NEW YORK - The composite index of Leading Economic Indicators gained 0.3% in January, its tenth straight gain, the Conference Board reported today.
LEI increased a revised 1.2% in December, originally reported as a 1.1% increase.
The coincident index was up 0.2% in January, after a revised flat level in December, originally reported as a 0.1% gain, while the lagging index fell 0.1% after a revised 0.3% decline in December, originally reported as a 0.2% drop.
The LEI stands at 107.4, the coincident index is 100.1 and the lagging index is at 108.0.
Economists polled by Thomson Reuters predicted LEI would be up 0.5% in the month.
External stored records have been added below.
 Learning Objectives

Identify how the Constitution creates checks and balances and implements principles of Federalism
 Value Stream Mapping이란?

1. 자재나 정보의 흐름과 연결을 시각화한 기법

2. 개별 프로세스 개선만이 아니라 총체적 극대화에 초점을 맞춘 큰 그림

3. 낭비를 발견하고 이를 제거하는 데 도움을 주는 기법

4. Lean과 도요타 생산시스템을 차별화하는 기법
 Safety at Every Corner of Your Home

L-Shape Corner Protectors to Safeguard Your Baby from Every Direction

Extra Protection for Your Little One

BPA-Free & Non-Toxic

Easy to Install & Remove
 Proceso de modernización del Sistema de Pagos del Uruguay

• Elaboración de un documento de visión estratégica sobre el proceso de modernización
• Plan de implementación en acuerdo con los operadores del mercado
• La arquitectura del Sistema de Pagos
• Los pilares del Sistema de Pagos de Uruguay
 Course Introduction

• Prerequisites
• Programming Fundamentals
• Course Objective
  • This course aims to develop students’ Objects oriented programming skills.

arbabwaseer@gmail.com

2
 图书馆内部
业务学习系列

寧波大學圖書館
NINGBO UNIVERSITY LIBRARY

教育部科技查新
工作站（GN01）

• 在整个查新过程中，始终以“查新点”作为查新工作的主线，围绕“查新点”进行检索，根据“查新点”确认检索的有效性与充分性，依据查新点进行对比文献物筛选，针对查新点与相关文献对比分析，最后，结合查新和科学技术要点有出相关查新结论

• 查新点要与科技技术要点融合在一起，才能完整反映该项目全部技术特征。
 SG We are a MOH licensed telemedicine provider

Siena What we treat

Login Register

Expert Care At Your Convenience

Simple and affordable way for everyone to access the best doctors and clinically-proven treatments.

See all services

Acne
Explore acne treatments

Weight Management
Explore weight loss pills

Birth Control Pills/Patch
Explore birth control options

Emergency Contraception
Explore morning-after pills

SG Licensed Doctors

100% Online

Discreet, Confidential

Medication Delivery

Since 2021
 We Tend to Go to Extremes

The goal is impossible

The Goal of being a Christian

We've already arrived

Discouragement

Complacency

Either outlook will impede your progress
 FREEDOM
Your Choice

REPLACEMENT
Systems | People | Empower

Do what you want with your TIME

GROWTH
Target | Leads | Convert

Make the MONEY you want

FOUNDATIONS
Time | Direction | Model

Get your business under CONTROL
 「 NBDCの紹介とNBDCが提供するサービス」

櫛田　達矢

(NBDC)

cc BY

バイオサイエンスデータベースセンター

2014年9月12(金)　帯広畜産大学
“The U.S. LEI has risen steadily for nearly a year, led by an improvement in financial markets and a manufacturing upturn,” according to the Conference Board Economist Ataman Ozyildirim. “Consumer expectations and housing permits have also contributed to these gains over this period, but to a lesser extent - especially in recent months. Current economic conditions, as measured by the Conference Board Coincident Economic Index, have also improved modestly since July 2009, helped by strengthening industrial production, despite continued weakness in employment.”
“The cumulative change in the U.S. LEI over the past six months has bee a strong 9.8% annualized,” the Conference Board Economist Ken Goldstein said, “This signals continued economic recovery at least through the spring.”
Five of the 10 indicators that comprise the LEI rose in January: interest rate spread, index of supplier deliveries, average weekly manufacturing hours, stock prices, and index of consumer expectations. Real money supply, average weekly initial claims for unemployment insurance, building permits, and manufacturers' new orders for nondefense capital goods were negative. Manufacturers' new orders for consumer goods and materials was flat.
The coincident index saw industrial production, personal income less transfer payments, and manufacturing and trade sales rise in the month. Employees on non-agricultural payrolls was negative.
The lagging index saw positives from change in labor cost per unit of output, and change in CPI for services. Commercial and industrial loans outstanding, average duration of unemployment, ratio of consumer installment credit to personal income and the ratio of manufacturing and trade inventories to sales were negative. Average prime rate charged by banks was flat in the month.